__WRITTEN INSTRUCTION A__: Repeat the stretch of the notices clause from "All notices and" through "by such Person." word for word.
________
All notices and other communications given to any party hereto in accordance with the provisions of this Agreement shall be deemed to have been given on the date of receipt if delivered by hand or overnight courier service or sent by fax or on the date five Business Days after dispatch by certified or registered mail if mailed, in each case delivered, sent or mailed (properly addressed) to such party as provided in this Section 10.1 or in accordance with the latest unrevoked direction from such party given in accordance with this Section 10.1. As agreed to between any Company and any Collateral Agent from time to time, notices and other communications may also be delivered by e-mail to the e-mail address of a representative of the applicable Person provided from time to time by such Person.
________
__WRITTEN INSTRUCTION B__: Reproduce the rows verbatim, from the line that contains "Considering" through the line that contains "which would you".

__RECORDS TO PROCESS__:
________
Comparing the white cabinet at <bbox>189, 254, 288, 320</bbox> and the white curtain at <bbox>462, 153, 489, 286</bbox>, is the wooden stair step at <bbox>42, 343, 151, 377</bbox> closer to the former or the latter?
________
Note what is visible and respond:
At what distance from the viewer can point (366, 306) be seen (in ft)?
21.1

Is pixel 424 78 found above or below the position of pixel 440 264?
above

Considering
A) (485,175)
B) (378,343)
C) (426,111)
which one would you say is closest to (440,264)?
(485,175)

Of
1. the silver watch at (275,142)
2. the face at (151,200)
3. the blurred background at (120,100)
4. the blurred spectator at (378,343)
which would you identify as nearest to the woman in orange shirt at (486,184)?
________
__EXERCISE RESPONSE A__:
All notices and other communications given to any party hereto in accordance with the provisions of this Agreement shall be deemed to have been given on the date of receipt if delivered by hand or overnight courier service or sent by fax or on the date five Business Days after dispatch by certified or registered mail if mailed, in each case delivered, sent or mailed (properly addressed) to such party as provided in this Section 10.1 or in accordance with the latest unrevoked direction from such party given in accordance with this Section 10.1. As agreed to between any Company and any Collateral Agent from time to time, notices and other communications may also be delivered by e-mail to the e-mail address of a representative of the applicable Person provided from time to time by such Person.

__EXERCISE RESPONSE B__:
Considering
A) (485,175)
B) (378,343)
C) (426,111)
which one would you say is closest to (440,264)?
(485,175)

Of
1. the silver watch at (275,142)
2. the face at (151,200)
3. the blurred background at (120,100)
4. the blurred spectator at (378,343)
which would you identify as nearest to the woman in orange shirt at (486,184)?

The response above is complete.